The first experience happened on Vancouver’s Downtown Eastside, where I used to work. I was walking down the street when someone who was clearly very drunk nearly stumbled into me at 9:00 in the morning. It was a surreal moment, because instead of judging that person, my almost immediate response was, "I'm just like him.” I might not be drunk at 9 AM, but I have my own addictions. Mine are a little less obvious to some, but I have them nonetheless. Instead of feeling separate from this person, I felt a strange sense of similarity, a recognition that we weren’t so different.
That phrase, by the way, just like me, is a really helpful one when it comes to addressing our tendency toward judgment.
I believe we’re all addicts to some degree, whether we realize it or not. We all do things to numb or medicate the pain we feel and the trauma we’ve experienced. We all suffer. We all have pain. And we’re all trying to cope. But it’s not all doom and gloom. It’s also our nature to experience happiness, and we all know what joy feels like.
That encounter was eye-opening. In that moment I felt a sense of oneness with that individual, and through him, with all of humanity. We all suffer and we all experience joy. We’re human. We all do our best and cope in the ways we know how, some healthy, some not.
Since I’m on the subject, I want to mention that meditation is one of the things that has genuinely helped me deal with addiction.

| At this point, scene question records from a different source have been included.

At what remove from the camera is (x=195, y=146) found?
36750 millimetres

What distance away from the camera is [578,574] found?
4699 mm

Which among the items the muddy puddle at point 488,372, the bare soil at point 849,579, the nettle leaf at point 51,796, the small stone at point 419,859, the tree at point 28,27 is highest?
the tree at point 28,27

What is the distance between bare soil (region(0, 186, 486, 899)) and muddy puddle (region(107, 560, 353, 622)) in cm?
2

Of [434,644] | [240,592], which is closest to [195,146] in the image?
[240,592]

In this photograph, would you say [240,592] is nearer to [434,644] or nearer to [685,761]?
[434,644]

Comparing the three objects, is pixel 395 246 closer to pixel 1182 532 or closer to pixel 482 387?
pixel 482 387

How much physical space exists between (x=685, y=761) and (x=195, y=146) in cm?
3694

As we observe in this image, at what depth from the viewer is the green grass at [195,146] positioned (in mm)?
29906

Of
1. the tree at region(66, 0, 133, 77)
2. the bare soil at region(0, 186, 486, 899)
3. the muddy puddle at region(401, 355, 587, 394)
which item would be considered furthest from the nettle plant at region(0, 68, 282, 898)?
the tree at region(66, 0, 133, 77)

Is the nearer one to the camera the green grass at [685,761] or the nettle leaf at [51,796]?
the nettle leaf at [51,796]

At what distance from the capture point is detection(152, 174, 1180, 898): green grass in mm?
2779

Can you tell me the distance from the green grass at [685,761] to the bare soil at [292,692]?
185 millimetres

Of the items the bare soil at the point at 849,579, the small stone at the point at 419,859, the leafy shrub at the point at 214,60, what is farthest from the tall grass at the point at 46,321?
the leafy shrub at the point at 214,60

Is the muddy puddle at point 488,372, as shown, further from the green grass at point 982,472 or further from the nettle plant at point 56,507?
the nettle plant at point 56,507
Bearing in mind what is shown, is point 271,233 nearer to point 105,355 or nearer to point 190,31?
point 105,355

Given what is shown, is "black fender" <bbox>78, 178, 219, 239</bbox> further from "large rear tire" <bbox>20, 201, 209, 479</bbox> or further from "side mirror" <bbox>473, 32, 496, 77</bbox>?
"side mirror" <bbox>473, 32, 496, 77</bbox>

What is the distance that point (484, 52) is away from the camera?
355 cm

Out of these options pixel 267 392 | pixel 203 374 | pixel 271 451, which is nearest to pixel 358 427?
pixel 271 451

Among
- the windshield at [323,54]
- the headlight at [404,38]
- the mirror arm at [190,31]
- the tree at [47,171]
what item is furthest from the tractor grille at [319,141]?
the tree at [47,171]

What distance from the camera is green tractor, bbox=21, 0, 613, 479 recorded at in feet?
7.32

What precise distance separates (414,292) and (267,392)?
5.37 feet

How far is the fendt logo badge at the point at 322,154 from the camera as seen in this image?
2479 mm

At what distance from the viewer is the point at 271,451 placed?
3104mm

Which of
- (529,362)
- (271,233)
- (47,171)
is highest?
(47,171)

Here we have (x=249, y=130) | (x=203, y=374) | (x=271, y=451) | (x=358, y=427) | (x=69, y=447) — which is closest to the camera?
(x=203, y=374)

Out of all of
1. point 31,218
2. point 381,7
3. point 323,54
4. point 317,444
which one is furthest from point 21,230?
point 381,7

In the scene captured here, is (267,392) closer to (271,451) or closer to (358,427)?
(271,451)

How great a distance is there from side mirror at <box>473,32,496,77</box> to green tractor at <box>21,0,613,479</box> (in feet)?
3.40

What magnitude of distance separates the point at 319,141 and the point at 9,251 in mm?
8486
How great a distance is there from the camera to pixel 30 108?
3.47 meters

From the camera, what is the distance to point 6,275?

One of the steps in recovery is about improving our conscious contact with God, and it has helped me enormously.
So this meditation is partly born out of meeting that person on the street and my unexpected reaction of oneness.
The other experience, which I don’t mention in the reflection, happened when I was praying outside, probably about 20 years ago. I was standing beside a pond near the Houston Trailhead in Langley, BC, a place I used to visit regularly to pray and meditate. On this particular day I decided to simply stand and be still. Almost immediately I saw a small flash out of the corner of my eye, and what followed I can only describe as an overwhelming feeling that everything was connected. I didn’t have language for it at the time, so I simply called it my “oneness experience.”
Interestingly, when I got back to the trail, I heard the words in my mind: Be still and know that I am God, from Psalm 46. It was a God moment. My knees buckled and I nearly fell over. That experience is one I’ve been unpacking ever since, and I think I will be for the rest of my life. The idea that all things are connected was new to me then, and I still believe it’s a mystery, perhaps even a gift given to me by God or the universe to contemplate for a lifetime. I am so grateful for this gift.
The fruit of that experience is this: when I remind myself that all things are connected and simply say the word one, I feel a deep sense of connection with whoever I’m with, and all judgment immediately falls away, even in traffic! Some contemplative teachers have said that this realization of oneness is love. Having practiced it and experienced it, I have to agree. As judgment diminishes, it really does feel like a form of love.
If you watch the video or listen to the audio, please let me know what you think. The video has some graphics that I hope will add to the experience. I’m not really interested in theological debate, but I would love to hear your thoughts about your own experiences with awareness and what comes up for you when you engage with the reflection.
May you experience what it feels like to be connected to all things. May that knowledge enrich your life, as judgment diminishes and you discover a dimension of love.